Can you write out all of the records below again, replacing "camera" with "observer" everywhere and leaving everything else unchanged?
----------
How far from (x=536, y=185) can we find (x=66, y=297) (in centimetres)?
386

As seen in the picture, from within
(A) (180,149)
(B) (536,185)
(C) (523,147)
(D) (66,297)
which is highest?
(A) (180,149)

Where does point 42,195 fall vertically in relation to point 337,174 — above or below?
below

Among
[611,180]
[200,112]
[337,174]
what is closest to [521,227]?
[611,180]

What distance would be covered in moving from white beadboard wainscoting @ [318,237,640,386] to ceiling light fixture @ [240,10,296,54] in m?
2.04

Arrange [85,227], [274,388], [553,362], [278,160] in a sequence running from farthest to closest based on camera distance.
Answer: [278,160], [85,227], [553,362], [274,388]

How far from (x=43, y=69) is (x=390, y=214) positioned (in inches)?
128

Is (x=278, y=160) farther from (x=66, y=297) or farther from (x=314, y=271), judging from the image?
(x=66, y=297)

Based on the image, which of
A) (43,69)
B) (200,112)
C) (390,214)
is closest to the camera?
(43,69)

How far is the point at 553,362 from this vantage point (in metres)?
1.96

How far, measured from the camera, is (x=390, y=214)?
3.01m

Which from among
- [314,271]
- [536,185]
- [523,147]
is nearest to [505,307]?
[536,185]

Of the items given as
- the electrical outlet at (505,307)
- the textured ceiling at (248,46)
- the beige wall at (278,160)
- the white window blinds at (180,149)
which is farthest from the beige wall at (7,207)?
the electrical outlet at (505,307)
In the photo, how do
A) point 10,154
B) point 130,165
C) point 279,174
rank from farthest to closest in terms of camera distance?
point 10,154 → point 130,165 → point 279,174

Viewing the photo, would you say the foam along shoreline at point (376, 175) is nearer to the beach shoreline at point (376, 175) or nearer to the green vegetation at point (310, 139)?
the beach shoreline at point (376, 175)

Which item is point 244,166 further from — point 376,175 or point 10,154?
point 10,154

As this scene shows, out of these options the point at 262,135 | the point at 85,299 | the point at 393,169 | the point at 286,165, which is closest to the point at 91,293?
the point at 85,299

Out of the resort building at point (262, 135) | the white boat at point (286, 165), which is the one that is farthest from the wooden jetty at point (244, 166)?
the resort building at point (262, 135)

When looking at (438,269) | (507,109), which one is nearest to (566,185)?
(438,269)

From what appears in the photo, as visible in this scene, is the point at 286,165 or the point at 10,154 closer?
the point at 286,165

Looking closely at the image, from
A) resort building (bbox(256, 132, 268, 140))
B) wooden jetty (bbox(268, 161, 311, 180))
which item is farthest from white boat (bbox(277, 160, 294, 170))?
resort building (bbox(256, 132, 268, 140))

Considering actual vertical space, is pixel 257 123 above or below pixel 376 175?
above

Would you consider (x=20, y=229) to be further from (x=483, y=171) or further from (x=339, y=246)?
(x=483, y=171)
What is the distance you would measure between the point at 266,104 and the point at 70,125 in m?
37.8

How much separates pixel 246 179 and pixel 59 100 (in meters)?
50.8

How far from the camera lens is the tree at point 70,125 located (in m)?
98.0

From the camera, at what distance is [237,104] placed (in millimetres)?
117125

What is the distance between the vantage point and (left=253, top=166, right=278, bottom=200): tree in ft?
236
----------
- _RESPONSE_
How far from (x=536, y=185) can we find (x=66, y=297) (in centimetres)?
386

As seen in the picture, from within
(A) (180,149)
(B) (536,185)
(C) (523,147)
(D) (66,297)
which is highest?
(A) (180,149)

Where does point 42,195 fall vertically in relation to point 337,174 — above or below?
below

Among
[611,180]
[200,112]
[337,174]
what is closest to [521,227]?
[611,180]

What distance would be covered in moving from white beadboard wainscoting @ [318,237,640,386] to ceiling light fixture @ [240,10,296,54] in m?
2.04

Arrange [85,227], [274,388], [553,362], [278,160] in a sequence running from farthest to closest based on observer distance.
Answer: [278,160], [85,227], [553,362], [274,388]

How far from (x=43, y=69) is (x=390, y=214) positioned (in inches)?
128

Is (x=278, y=160) farther from (x=66, y=297) or farther from (x=314, y=271), judging from the image?
(x=66, y=297)

Based on the image, which of
A) (43,69)
B) (200,112)
C) (390,214)
is closest to the observer?
(43,69)

How far is the point at 553,362 from this vantage point (in metres)?
1.96

How far, measured from the observer, is (x=390, y=214)?
3.01m

Which from among
- [314,271]
- [536,185]
- [523,147]
is nearest to [505,307]?
[536,185]

Of the items given as
- the electrical outlet at (505,307)
- the textured ceiling at (248,46)
- the beige wall at (278,160)
- the white window blinds at (180,149)
which is farthest from the beige wall at (7,207)?
the electrical outlet at (505,307)
In the photo, how do
A) point 10,154
B) point 130,165
C) point 279,174
rank from farthest to closest in terms of observer distance?
point 10,154 → point 130,165 → point 279,174

Viewing the photo, would you say the foam along shoreline at point (376, 175) is nearer to the beach shoreline at point (376, 175) or nearer to the green vegetation at point (310, 139)?
the beach shoreline at point (376, 175)

Which item is point 244,166 further from — point 376,175 or point 10,154?
point 10,154

As this scene shows, out of these options the point at 262,135 | the point at 85,299 | the point at 393,169 | the point at 286,165, which is closest to the point at 91,293?
the point at 85,299

Out of the resort building at point (262, 135) | the white boat at point (286, 165), which is the one that is farthest from the wooden jetty at point (244, 166)?
the resort building at point (262, 135)

When looking at (438,269) | (507,109), which one is nearest to (566,185)?
(438,269)

From what appears in the photo, as visible in this scene, is the point at 286,165 or the point at 10,154 closer?
the point at 286,165

Looking closely at the image, from
A) resort building (bbox(256, 132, 268, 140))
B) wooden jetty (bbox(268, 161, 311, 180))
which item is farthest from white boat (bbox(277, 160, 294, 170))?
resort building (bbox(256, 132, 268, 140))

Considering actual vertical space, is pixel 257 123 above or below pixel 376 175?
above

Would you consider (x=20, y=229) to be further from (x=483, y=171) or further from (x=339, y=246)?
(x=483, y=171)
What is the distance you would measure between the point at 266,104 and the point at 70,125 in m?
37.8

How much separates pixel 246 179 and pixel 59 100 (in meters)?
50.8

How far from the observer lens is the tree at point 70,125 located (in m)?
98.0

From the observer, at what distance is [237,104] placed (in millimetres)?
117125

What is the distance between the vantage point and (left=253, top=166, right=278, bottom=200): tree in ft?
236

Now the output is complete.